Entries from a dataset
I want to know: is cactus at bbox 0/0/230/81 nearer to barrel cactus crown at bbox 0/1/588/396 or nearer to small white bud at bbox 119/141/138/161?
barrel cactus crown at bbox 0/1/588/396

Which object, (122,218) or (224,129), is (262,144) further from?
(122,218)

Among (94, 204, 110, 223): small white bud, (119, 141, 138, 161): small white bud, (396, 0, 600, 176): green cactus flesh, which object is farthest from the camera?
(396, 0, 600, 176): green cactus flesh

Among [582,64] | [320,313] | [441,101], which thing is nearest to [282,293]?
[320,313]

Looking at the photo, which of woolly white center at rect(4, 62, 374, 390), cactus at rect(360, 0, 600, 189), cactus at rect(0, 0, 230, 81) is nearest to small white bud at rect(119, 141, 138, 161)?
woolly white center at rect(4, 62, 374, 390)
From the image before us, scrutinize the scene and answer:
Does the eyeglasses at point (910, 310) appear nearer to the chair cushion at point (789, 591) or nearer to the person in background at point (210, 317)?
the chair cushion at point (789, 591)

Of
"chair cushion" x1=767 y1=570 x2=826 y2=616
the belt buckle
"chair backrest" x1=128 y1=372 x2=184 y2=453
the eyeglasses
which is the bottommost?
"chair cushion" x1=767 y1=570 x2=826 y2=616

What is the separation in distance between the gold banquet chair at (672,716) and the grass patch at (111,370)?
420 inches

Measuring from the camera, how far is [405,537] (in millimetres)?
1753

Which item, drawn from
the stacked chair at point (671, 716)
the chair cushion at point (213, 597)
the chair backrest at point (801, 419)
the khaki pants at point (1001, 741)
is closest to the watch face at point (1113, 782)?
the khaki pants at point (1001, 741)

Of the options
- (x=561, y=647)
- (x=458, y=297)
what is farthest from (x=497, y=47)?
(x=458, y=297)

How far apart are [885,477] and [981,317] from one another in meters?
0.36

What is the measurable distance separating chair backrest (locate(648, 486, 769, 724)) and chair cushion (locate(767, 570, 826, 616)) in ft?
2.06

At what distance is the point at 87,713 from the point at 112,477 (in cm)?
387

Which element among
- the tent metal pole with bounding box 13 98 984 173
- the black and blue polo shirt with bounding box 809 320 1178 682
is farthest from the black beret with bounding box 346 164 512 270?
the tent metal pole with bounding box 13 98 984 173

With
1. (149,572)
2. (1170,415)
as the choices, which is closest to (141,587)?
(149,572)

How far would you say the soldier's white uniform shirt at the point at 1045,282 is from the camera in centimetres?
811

■ Task details ■
Rewrite the entries above, substituting "white flower bud" for every occurrence of "small white bud" and leaving all other text unchanged.

■ Full output ■
I want to know: is cactus at bbox 0/0/230/81 nearer to barrel cactus crown at bbox 0/1/588/396 or nearer to white flower bud at bbox 119/141/138/161?
barrel cactus crown at bbox 0/1/588/396

Which object, (122,218) or (224,129), is (262,144) further from?
(122,218)

Among (94, 204, 110, 223): white flower bud, (119, 141, 138, 161): white flower bud, (396, 0, 600, 176): green cactus flesh, which object is farthest from the camera?
(396, 0, 600, 176): green cactus flesh

Among [582,64] | [320,313] | [441,101], which thing is nearest to [282,293]?
[320,313]

Looking at the photo, which of woolly white center at rect(4, 62, 374, 390), cactus at rect(360, 0, 600, 189), cactus at rect(0, 0, 230, 81) is nearest to white flower bud at rect(119, 141, 138, 161)?
woolly white center at rect(4, 62, 374, 390)
From the image before us, scrutinize the scene and answer:
Does the eyeglasses at point (910, 310) appear nearer to the chair cushion at point (789, 591) or nearer to the person in background at point (210, 317)?
the chair cushion at point (789, 591)

Of
"chair cushion" x1=767 y1=570 x2=826 y2=616
the belt buckle
"chair backrest" x1=128 y1=372 x2=184 y2=453
the eyeglasses
which is the bottommost?
"chair cushion" x1=767 y1=570 x2=826 y2=616

What is the separation in distance between the gold banquet chair at (672,716) and the grass patch at (111,370)?
420 inches

Measuring from the camera, how far is [405,537] (in millimetres)?
1753

Which item, drawn from
the stacked chair at point (671, 716)
the chair cushion at point (213, 597)
the chair backrest at point (801, 419)
the khaki pants at point (1001, 741)
is closest to the watch face at point (1113, 782)?
the khaki pants at point (1001, 741)

Of the options
- (x=561, y=647)
- (x=458, y=297)
what is farthest from (x=497, y=47)?
(x=458, y=297)

How far apart are [885,477] and [981,317] from one another in meters?
0.36

What is the measurable distance separating chair backrest (locate(648, 486, 769, 724)) and chair cushion (locate(767, 570, 826, 616)) in ft?
2.06

At what distance is the point at 87,713 from the point at 112,477 (in cm)?
387

Which element among
- the tent metal pole with bounding box 13 98 984 173
- the black and blue polo shirt with bounding box 809 320 1178 682
is farthest from the black beret with bounding box 346 164 512 270?
the tent metal pole with bounding box 13 98 984 173

With
1. (149,572)
2. (1170,415)
as the choices, which is closest to (141,587)?
(149,572)

How far would you say the soldier's white uniform shirt at the point at 1045,282 is from the camera in centimetres?
811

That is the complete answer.